United States Department of Agriculture Wildlife Services: Staff Publications

Document Type

Article

Date of this Version

2017

Citation

Pepin KM, Kay SL, Davis AJ. 2017 Comment on: ‘Blood does not buy goodwill: allowing culling increases poaching of a large carnivore’. Proc. R. Soc. B 284: 20161459. http://dx.doi.org/10.1098/rspb.2016.1459

Comments

Copyright 2017 The Authors. Published by the Royal Society under the terms of the Creative Commons Attribution License.

Abstract

Chapron & Treves [1] present a framework for examining effects of wolf culling policies on wolf population growth rate. They develop a population growth model that estimates an effect of the amount of time per year legal culling is allowed (‘policy effect’) on wolf population growth rates, separate from an effect of culling. They infer that there is substantial evidence for a negative relationship between the proportion of the year that the culling policy is in effect and the population growth rate because 83% of the posterior distribution for the policy effect parameter was negative. They conclude that when it is legal to cull wolves, their population growth rate is slower than it would be when it is not legal to kill wolves, even after accounting for effects of culling on population growth rates. By considering additional analyses showing that the levels of legal culling are not causing negative density-dependence, they argue that wolf culling policies devalue wolves in the public’s eye such that poaching activity increases. We have several major issues with the conclusions drawn from this work.

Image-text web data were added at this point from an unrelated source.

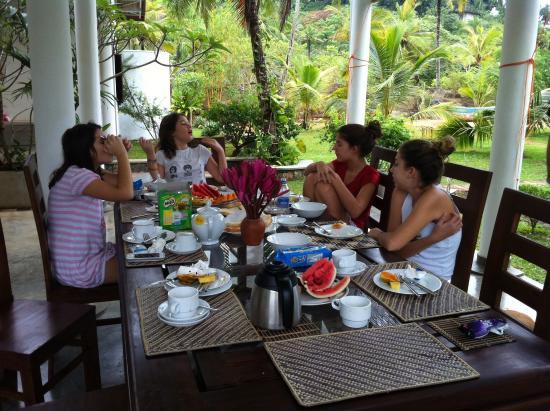 Villa Mangrove: Nice break fast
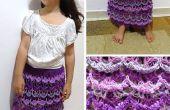 Picot Shell jupe - Crochet patron gratuit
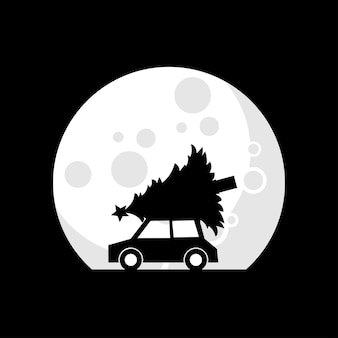 Ilustracja wektorowa samochodu niosącego choinkę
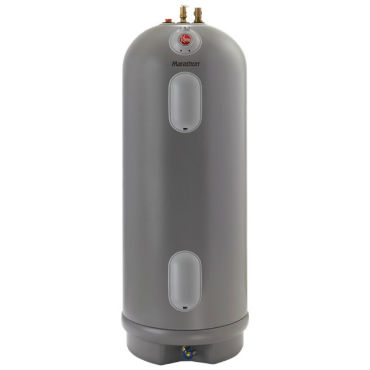 rheem marathon water heater review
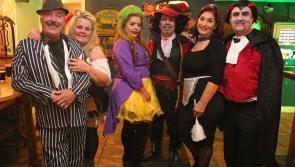 Longford Leader gallery: Spooktacular turnout in Granard for Christmas Lights fundraiser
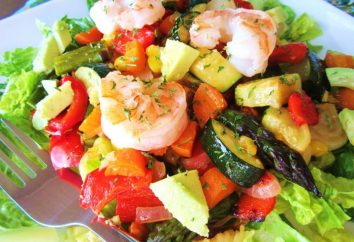 Kalorien-Frühstück: empfundene Notwendigkeit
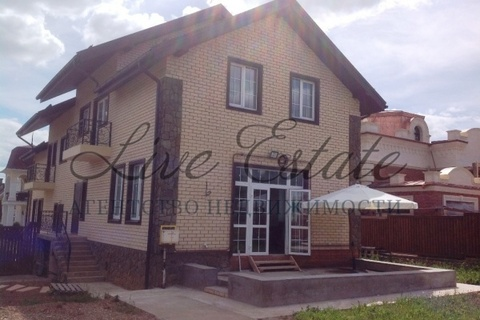 Продажа таунхауса, Новоглаголево, Наро-Фоминский район - Фото 3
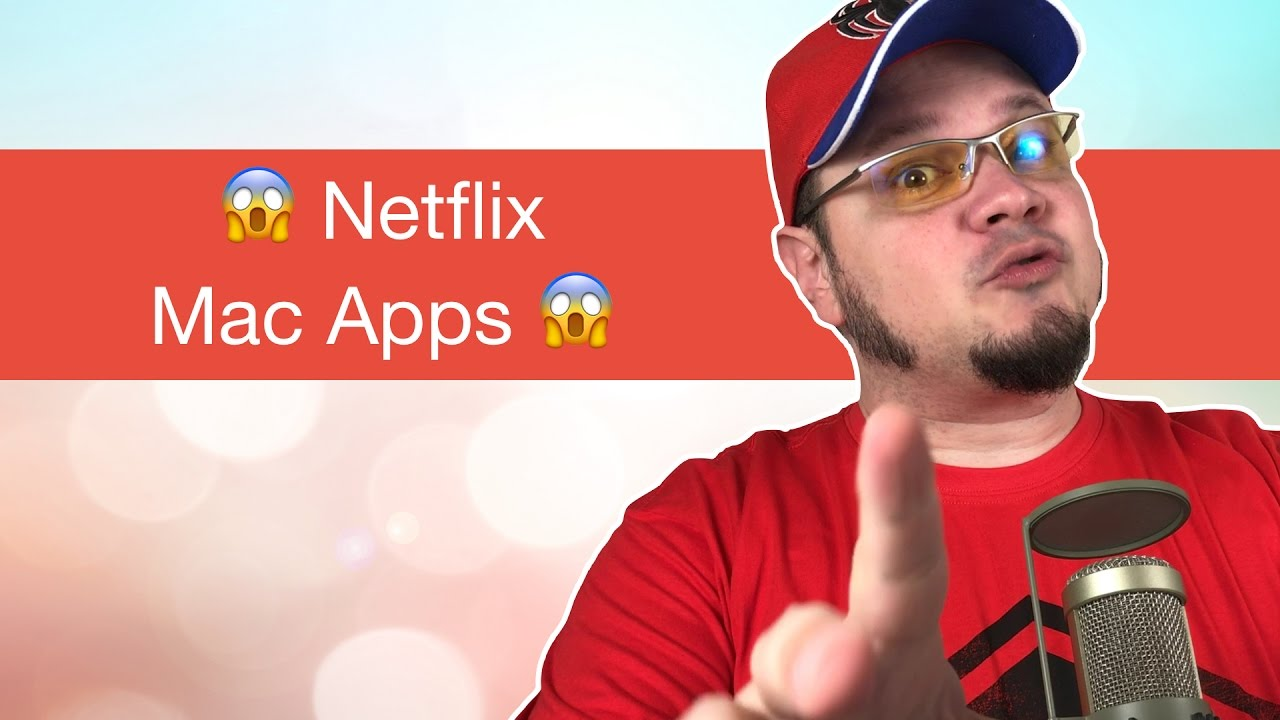 Photo of Netflix de Mac Apps?!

First, the magnitude of the policy effect is biologically weak, but the biological significance (impact to the wolf population) was not presented or discussed in [1]. To show the biological significance, we plotted predictions from the model [1] with and without the policy effect included (figure 1). If the policy effect is biologically meaningful, there should be substantially fewer wolves in the model that includes the policy effect relative to one that does not. However, when the policy effect is included, predicted abundance from the two models did not appear to be biologically meaningful to wolf population growth rate, with an average of -7.8 wolves different per year that the policy was in place ([-28.2, 5.5] range for 95% credible intervals), which is on average 1.5% of the population ([-5.8%, 1.1%] range for 95% credible intervals).